- WORK TO BE COMPLETED
Reproduce unchanged the lines of the listing, beginning at the line containing "this 900×600 image." and continuing through the line containing "exposed headlight assembly".

** START **

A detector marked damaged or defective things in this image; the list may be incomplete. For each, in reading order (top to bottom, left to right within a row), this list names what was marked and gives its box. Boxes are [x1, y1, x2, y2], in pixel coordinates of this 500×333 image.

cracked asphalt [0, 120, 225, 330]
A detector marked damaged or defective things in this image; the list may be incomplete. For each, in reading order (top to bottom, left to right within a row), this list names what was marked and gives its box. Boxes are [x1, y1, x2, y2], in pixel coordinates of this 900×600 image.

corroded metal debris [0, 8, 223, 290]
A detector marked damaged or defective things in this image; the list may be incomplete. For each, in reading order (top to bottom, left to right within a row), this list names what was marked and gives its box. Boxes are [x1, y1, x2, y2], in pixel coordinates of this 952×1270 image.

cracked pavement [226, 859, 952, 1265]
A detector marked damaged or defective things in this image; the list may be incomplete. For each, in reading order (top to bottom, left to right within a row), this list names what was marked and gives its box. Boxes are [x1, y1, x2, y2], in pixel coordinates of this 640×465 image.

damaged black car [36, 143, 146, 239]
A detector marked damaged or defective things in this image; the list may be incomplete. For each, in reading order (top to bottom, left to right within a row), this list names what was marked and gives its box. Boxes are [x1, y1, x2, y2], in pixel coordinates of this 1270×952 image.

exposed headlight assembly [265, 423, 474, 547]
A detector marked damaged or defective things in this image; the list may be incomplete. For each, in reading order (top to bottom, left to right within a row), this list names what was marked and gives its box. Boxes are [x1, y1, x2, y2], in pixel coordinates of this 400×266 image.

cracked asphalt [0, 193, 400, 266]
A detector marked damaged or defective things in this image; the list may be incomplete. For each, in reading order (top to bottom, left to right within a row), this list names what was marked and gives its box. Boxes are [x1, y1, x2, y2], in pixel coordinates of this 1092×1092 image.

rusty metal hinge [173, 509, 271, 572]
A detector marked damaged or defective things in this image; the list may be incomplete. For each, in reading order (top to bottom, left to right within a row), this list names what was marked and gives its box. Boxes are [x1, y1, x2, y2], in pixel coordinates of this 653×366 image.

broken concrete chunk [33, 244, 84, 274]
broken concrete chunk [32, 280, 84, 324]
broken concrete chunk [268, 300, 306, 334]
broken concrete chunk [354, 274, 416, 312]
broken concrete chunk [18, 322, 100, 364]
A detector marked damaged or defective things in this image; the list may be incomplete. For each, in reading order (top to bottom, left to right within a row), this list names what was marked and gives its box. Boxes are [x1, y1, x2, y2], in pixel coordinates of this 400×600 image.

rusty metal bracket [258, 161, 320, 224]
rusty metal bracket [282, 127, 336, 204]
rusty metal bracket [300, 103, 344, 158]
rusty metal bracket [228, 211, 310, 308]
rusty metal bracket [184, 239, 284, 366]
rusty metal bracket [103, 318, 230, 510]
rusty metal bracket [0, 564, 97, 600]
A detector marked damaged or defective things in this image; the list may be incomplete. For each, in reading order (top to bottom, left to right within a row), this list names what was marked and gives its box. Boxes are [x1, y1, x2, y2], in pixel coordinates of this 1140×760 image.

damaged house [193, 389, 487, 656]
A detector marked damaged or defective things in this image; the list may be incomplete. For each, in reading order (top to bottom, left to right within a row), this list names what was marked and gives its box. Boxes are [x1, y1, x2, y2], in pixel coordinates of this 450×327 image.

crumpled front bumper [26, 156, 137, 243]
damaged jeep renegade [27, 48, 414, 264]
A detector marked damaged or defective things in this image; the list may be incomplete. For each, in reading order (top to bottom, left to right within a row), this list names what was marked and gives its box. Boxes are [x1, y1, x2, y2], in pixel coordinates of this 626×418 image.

** END **

- RESPONSE
A detector marked damaged or defective things in this image; the list may be incomplete. For each, in reading order (top to bottom, left to right within a row), this list names what was marked and gives its box. Boxes are [x1, y1, x2, y2], in pixel coordinates of this 900×600 image.

corroded metal debris [0, 8, 223, 290]
A detector marked damaged or defective things in this image; the list may be incomplete. For each, in reading order (top to bottom, left to right within a row), this list names what was marked and gives its box. Boxes are [x1, y1, x2, y2], in pixel coordinates of this 952×1270 image.

cracked pavement [226, 859, 952, 1265]
A detector marked damaged or defective things in this image; the list may be incomplete. For each, in reading order (top to bottom, left to right within a row), this list names what was marked and gives its box. Boxes are [x1, y1, x2, y2], in pixel coordinates of this 640×465 image.

damaged black car [36, 143, 146, 239]
A detector marked damaged or defective things in this image; the list may be incomplete. For each, in reading order (top to bottom, left to right within a row), this list names what was marked and gives its box. Boxes are [x1, y1, x2, y2], in pixel coordinates of this 1270×952 image.

exposed headlight assembly [265, 423, 474, 547]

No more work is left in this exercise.